Наташа застала Соню за чтением письма и узнала, в чем дело.

-- Ах, какая ты счастливая, -- закричала она. -- Что ж ты ответишь ему?

-- Нет, я не знаю, что мне делать, я не могу теперь видеть его.

Через неделю после этого письма, на которое Долохов не получил ответа и во время которой Соня упорно избегала оставаться с ним наедине, Долохов приехал рано утром к Ростовым. Он попросил видеть графиню и сказал, что он просит руки Софьи Александровны. Графиня изъявила условное согласие и послала Соню. Соня, красная и трепещущая, обнявшись с Наташей, вошла мимо любопытных глаз дворни, уже знавшей, в чем дело, и радостно ожидавшей свадьбы барышни, в комнату, где ожидал ее Долохов, а к затворившимся за ней дверям тотчас же прильнули любопытные головы. Долохов покраснел, как только вошла еще более покрасневшая и испуганная Соня, быстро подошел к ней и взял ее за руку, которую она не могла отнять от страха, охватившего ее. "Как это может быть, чтобы он любил меня", -- думала она.
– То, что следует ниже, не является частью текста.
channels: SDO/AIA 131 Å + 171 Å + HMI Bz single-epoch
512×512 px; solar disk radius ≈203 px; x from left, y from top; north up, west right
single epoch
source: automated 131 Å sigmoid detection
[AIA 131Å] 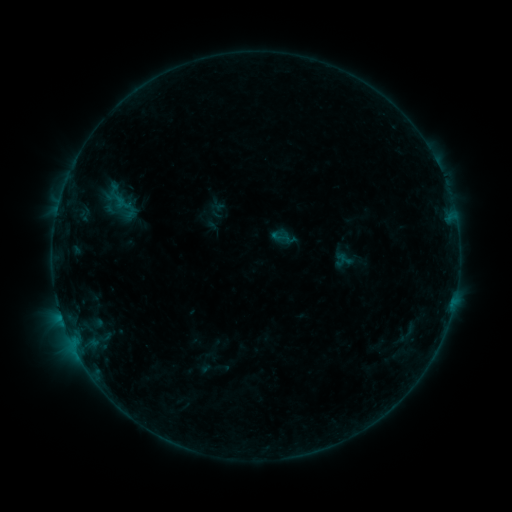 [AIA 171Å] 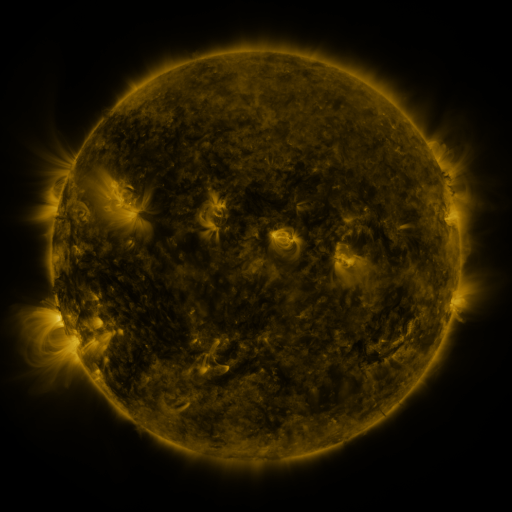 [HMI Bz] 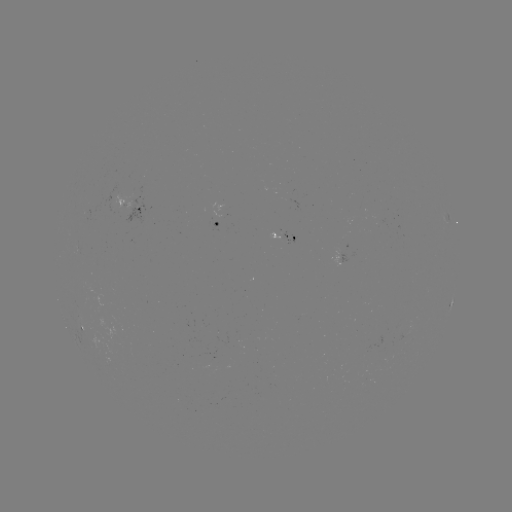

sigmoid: (270, 227, 291, 247)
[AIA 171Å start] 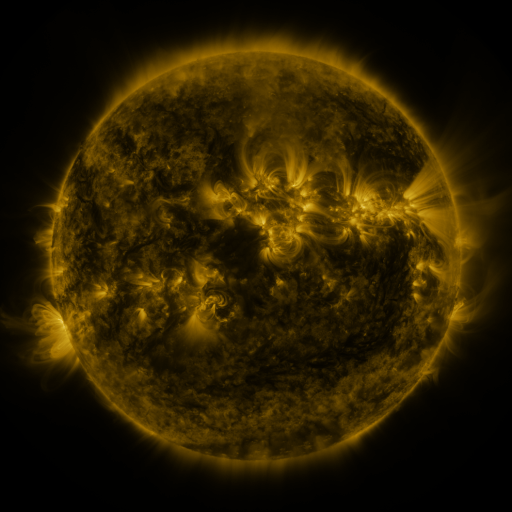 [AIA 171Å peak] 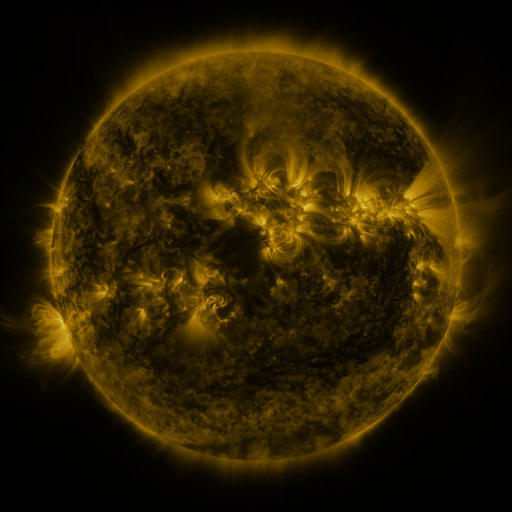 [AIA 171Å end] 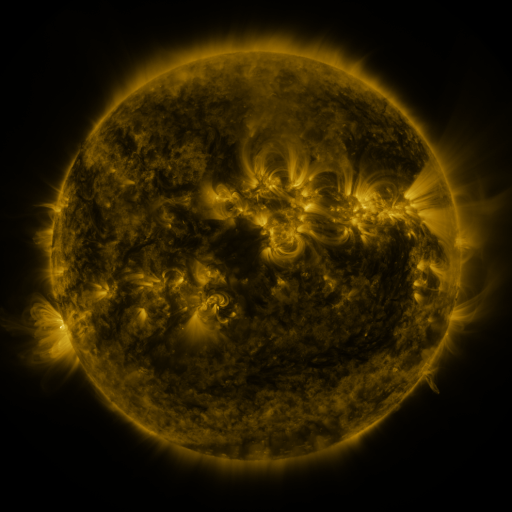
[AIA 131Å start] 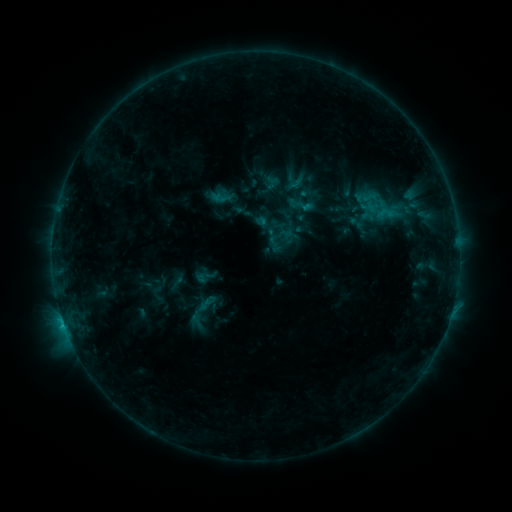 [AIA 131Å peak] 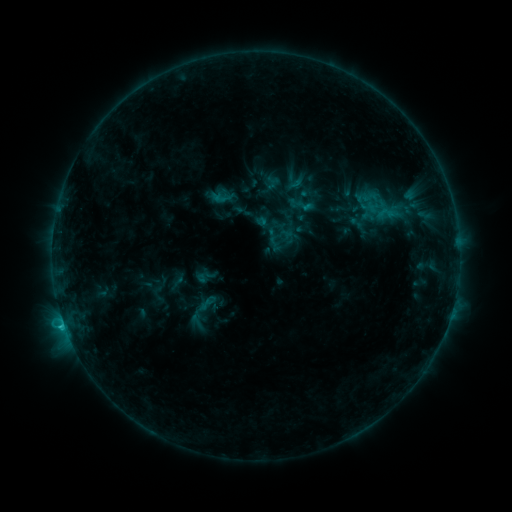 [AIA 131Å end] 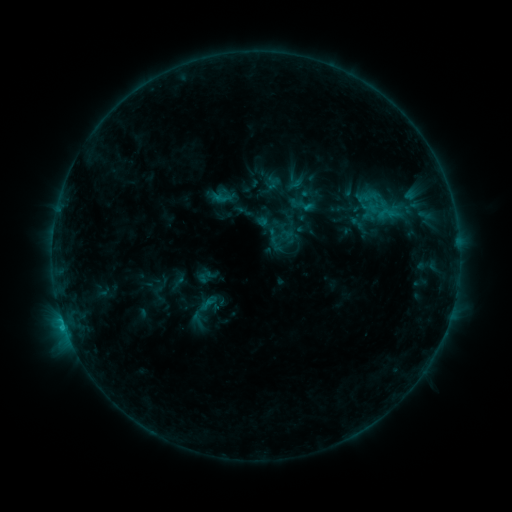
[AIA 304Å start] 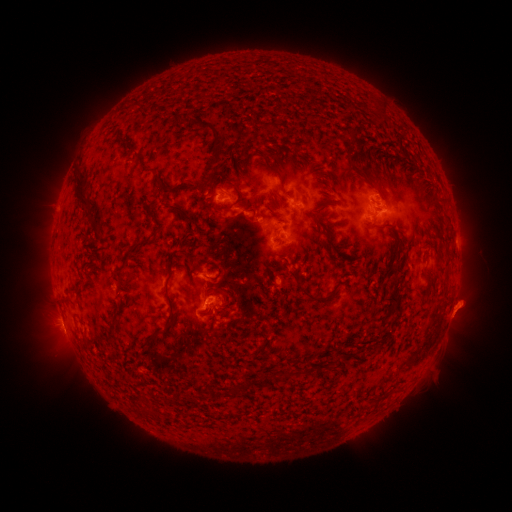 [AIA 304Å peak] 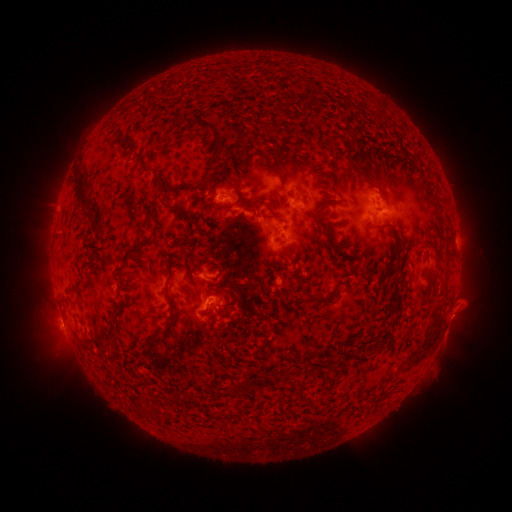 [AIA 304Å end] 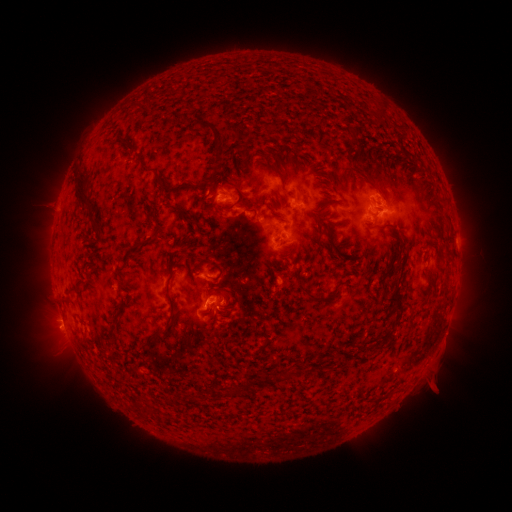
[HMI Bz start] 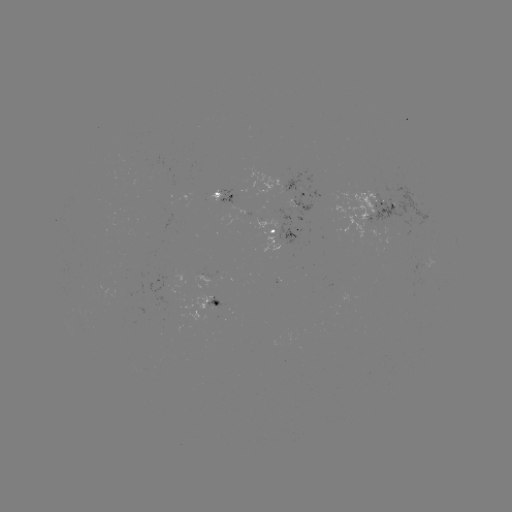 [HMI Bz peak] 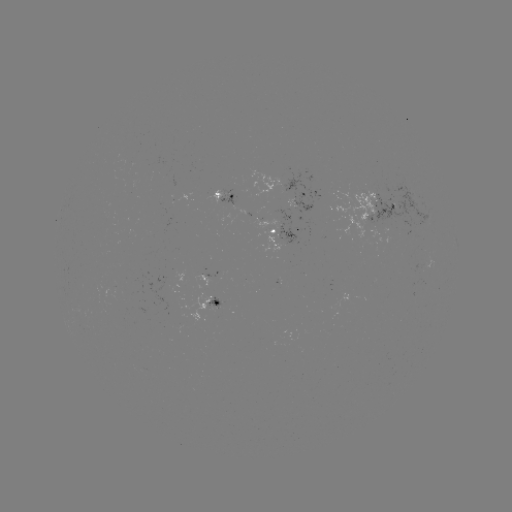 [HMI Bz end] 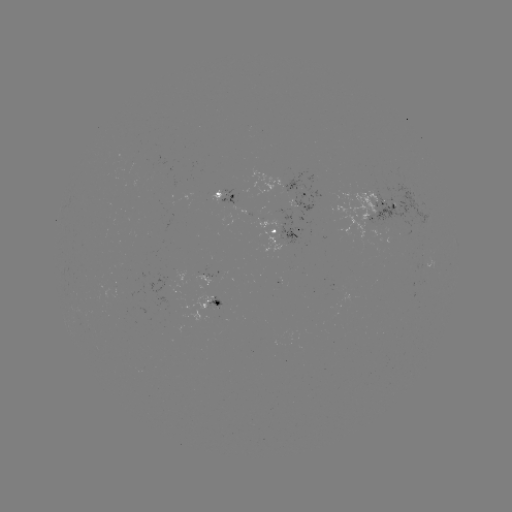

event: flare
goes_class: C1.2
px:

-- Софья Александровна, я обожаю вас, вам нечего говорить. Вы поняли уже, что вы сделали с моим сердцем. Я был порочен, я был во мраке, пока я не знал тебя, обожаемая, несравненная Софи. Ты ангел, осветивший мою жизнь. Будь моей звездой, будь моим ангелом хранителем. -- Его прекрасно-звучный голос задрожал, когда он говорил это, и он обнял ее и хотел прижать к себе.

Соня дрожала от страха и казалась потерянною, капли пота выступали у нее на лбу, но, как скоро он дотронулся до нее, кошечка проснулась и вдруг выпустила когти. Она отскочила от него. Все, что она приготовила сказать ему, не сказалось. Она почувствовала его привлекательность, его власть над собою и ужаснулась. Она не могла быть ничьей женою, кроме Николая.

-- Месье Долохов, я не могу... я благодарю вас... ах, уйдите, пожалуйста.

-- Софи, помните, что моя жизнь, будущая жизнь, в руках ваших.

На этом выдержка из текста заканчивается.